▸ PROBLEM TO WORK ON
In the entries that follow, the lines from the one with "this 600×600 image." through the one with "this 845×633 image." are the ones to write out, exactly and with both ends included. Nothing else should appear.
[Opening INPUT section]
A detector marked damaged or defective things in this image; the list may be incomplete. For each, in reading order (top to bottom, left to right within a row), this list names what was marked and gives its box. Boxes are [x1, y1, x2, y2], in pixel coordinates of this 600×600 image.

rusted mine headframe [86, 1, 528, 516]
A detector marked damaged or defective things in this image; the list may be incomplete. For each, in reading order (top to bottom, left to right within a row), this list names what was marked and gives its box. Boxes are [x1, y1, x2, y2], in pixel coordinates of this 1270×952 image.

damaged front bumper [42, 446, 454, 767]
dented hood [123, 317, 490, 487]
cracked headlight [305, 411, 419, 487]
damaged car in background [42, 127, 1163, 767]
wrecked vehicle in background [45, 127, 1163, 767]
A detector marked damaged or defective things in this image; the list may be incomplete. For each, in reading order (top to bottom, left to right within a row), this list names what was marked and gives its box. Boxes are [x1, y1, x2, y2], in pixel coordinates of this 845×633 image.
[Closing INPUT section]
[Opening INPUT section]
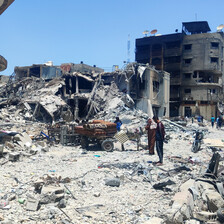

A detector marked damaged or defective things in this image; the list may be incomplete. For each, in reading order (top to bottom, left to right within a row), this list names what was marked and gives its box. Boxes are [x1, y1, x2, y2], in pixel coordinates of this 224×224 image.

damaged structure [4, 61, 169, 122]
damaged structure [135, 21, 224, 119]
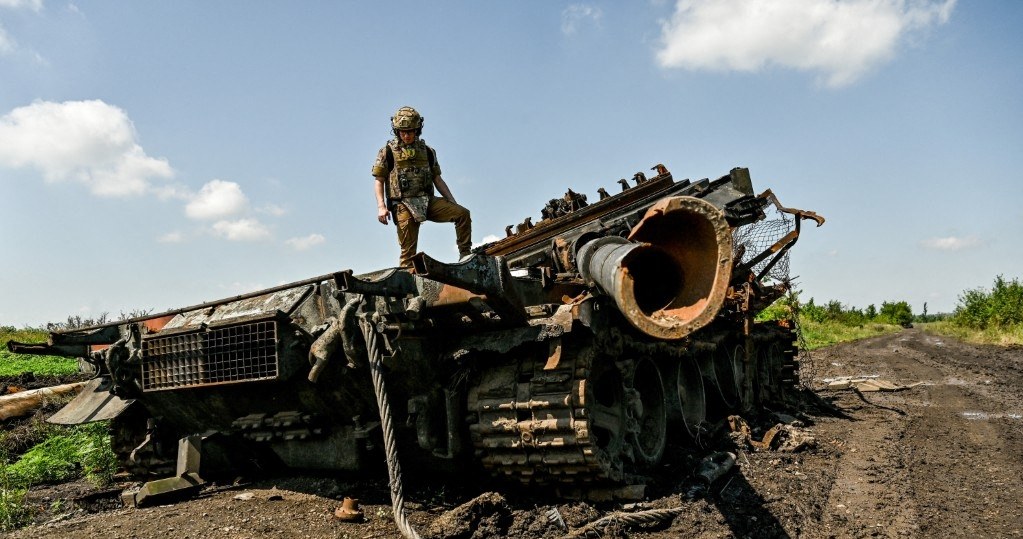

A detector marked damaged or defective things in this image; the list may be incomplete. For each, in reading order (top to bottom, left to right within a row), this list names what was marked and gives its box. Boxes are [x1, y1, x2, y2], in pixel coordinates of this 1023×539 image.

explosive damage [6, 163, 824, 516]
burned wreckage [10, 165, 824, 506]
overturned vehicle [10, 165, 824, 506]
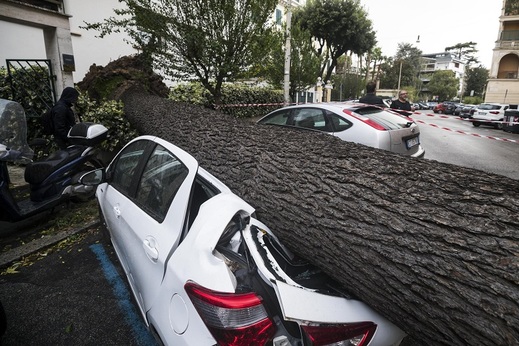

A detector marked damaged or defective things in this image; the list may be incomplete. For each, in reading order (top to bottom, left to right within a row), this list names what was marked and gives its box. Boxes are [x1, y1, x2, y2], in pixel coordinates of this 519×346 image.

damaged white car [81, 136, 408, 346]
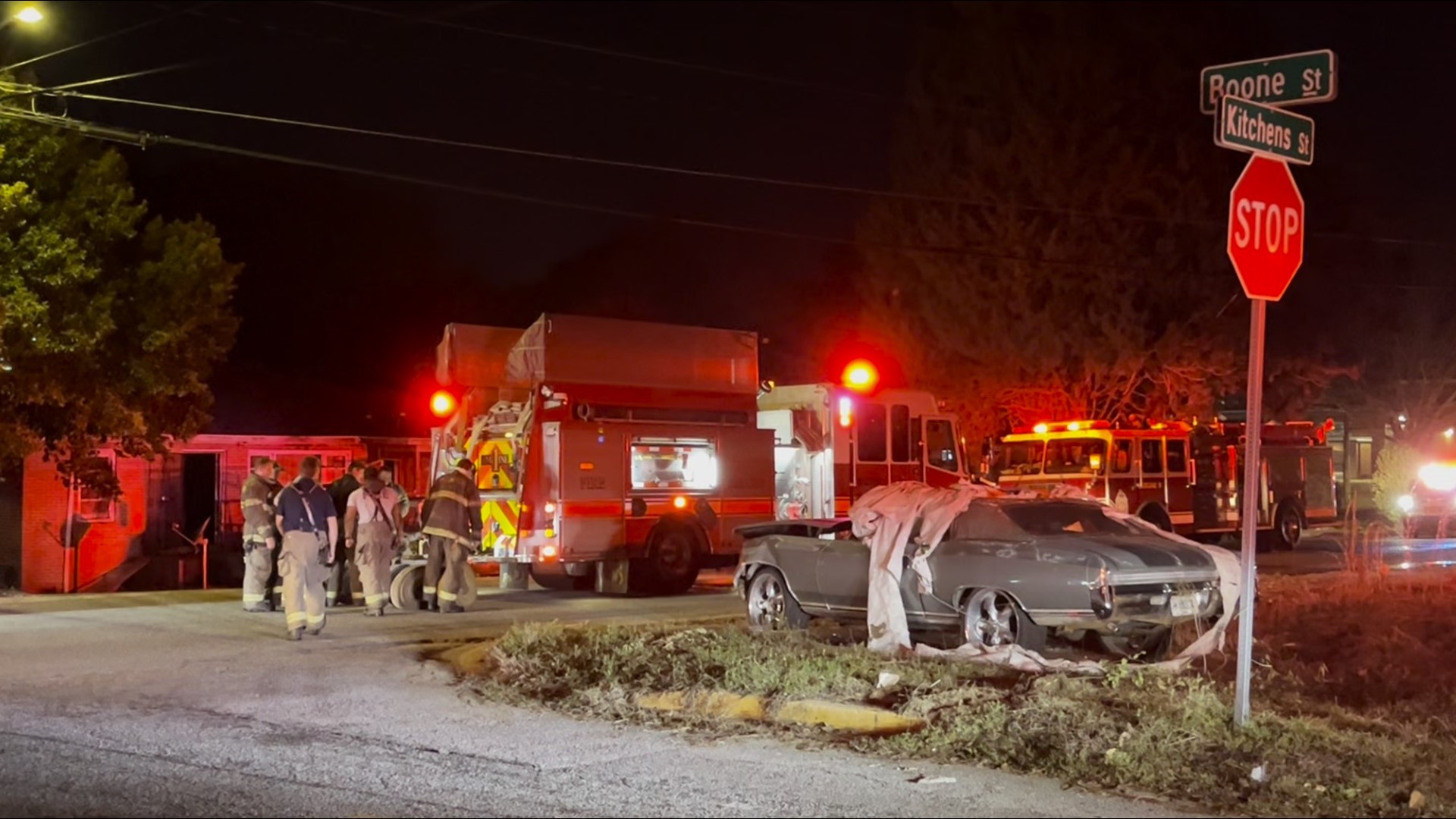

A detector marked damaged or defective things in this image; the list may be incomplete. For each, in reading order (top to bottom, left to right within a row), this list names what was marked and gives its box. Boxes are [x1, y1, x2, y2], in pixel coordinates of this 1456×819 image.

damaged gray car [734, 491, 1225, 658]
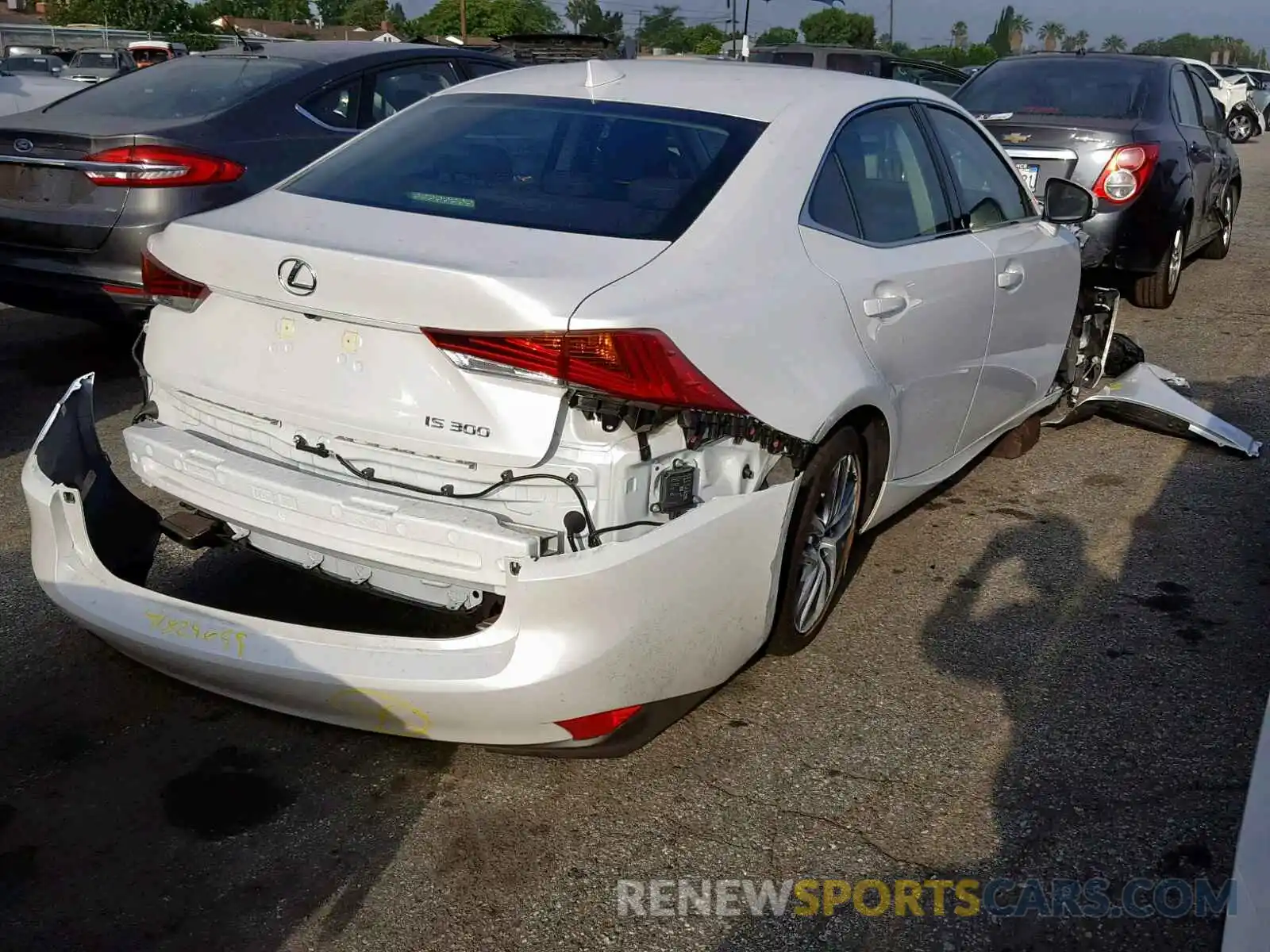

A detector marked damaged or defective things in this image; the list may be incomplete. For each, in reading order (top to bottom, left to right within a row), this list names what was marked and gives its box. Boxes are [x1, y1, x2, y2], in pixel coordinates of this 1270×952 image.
[Closing INPUT section]
[Opening INPUT section]
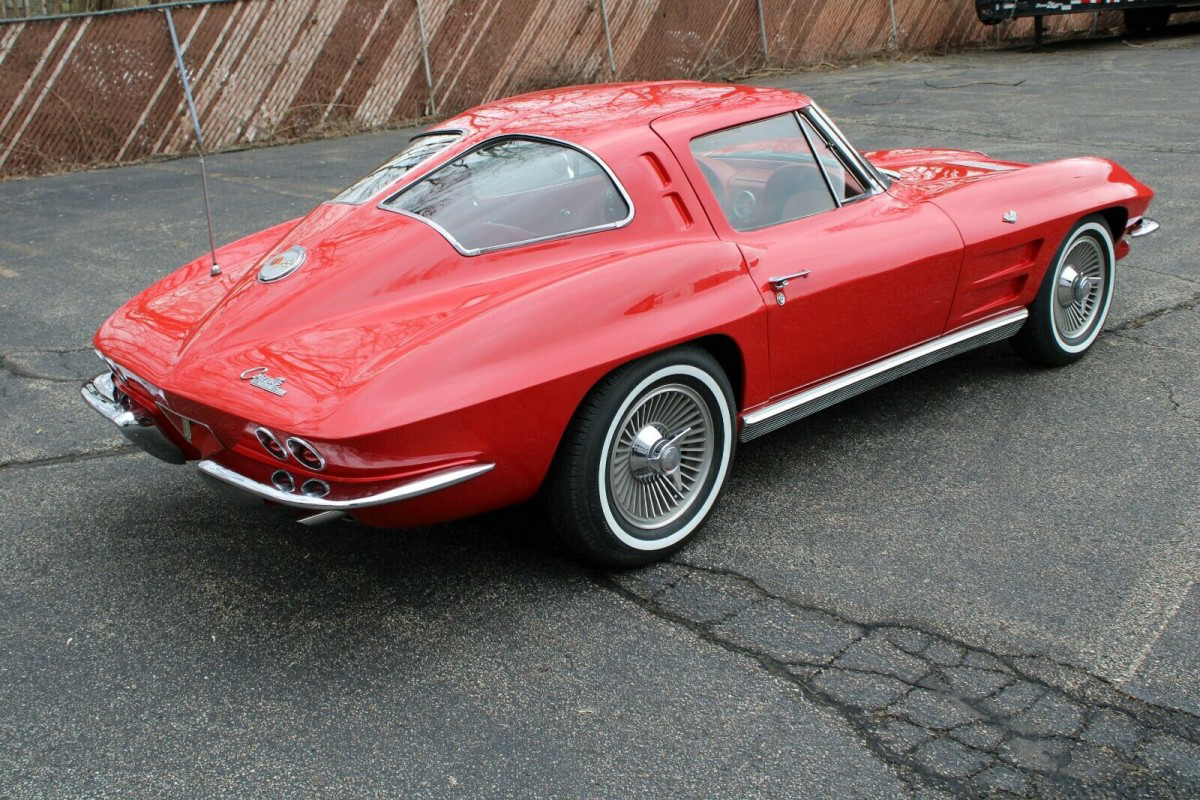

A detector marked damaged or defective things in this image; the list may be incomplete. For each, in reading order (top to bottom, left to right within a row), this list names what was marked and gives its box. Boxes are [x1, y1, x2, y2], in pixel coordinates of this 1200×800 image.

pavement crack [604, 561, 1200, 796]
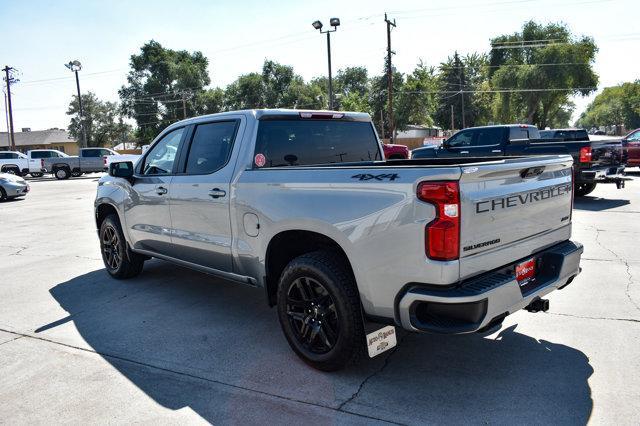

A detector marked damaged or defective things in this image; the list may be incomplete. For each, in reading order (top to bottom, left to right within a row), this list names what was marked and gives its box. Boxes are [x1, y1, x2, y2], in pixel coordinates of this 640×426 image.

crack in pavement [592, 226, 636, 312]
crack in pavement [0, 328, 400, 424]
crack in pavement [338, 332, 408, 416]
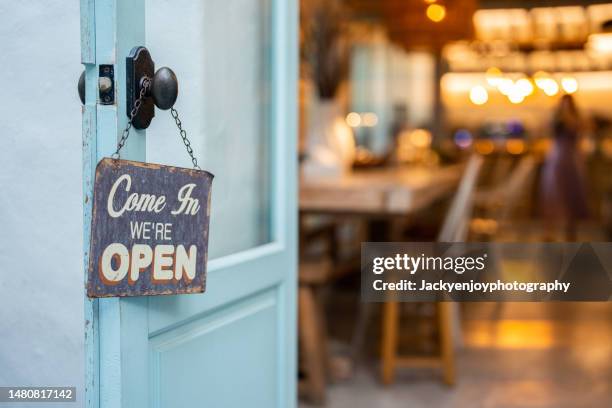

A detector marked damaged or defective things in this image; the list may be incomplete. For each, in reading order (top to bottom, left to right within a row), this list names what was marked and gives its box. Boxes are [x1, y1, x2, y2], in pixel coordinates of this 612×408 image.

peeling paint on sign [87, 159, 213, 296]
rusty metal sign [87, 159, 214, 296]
[Closing INPUT section]
▸ EXERCISE ANSWER
A detector marked damaged or defective things in this image; the list may be incomplete. For each, in reading order (top to bottom, left to right within a row), this list names what was marked and gives its box. Boxes are [x1, y1, x2, y2], in pixel coordinates of this 600×600 image.

rusted mine headframe [86, 1, 528, 516]
A detector marked damaged or defective things in this image; the list may be incomplete. For each, in reading order (top to bottom, left to right within a row), this list names what was marked and gives its box. Boxes are [x1, y1, x2, y2], in pixel coordinates of this 1270×952 image.

damaged front bumper [42, 446, 454, 767]
dented hood [123, 317, 490, 487]
cracked headlight [305, 411, 419, 487]
damaged car in background [42, 127, 1163, 767]
wrecked vehicle in background [45, 127, 1163, 767]
A detector marked damaged or defective things in this image; the list may be incomplete. For each, in reading order (top to bottom, left to right within a row), this list names what was marked and gives its box. Boxes are [x1, y1, x2, y2], in pixel coordinates of this 845×633 image.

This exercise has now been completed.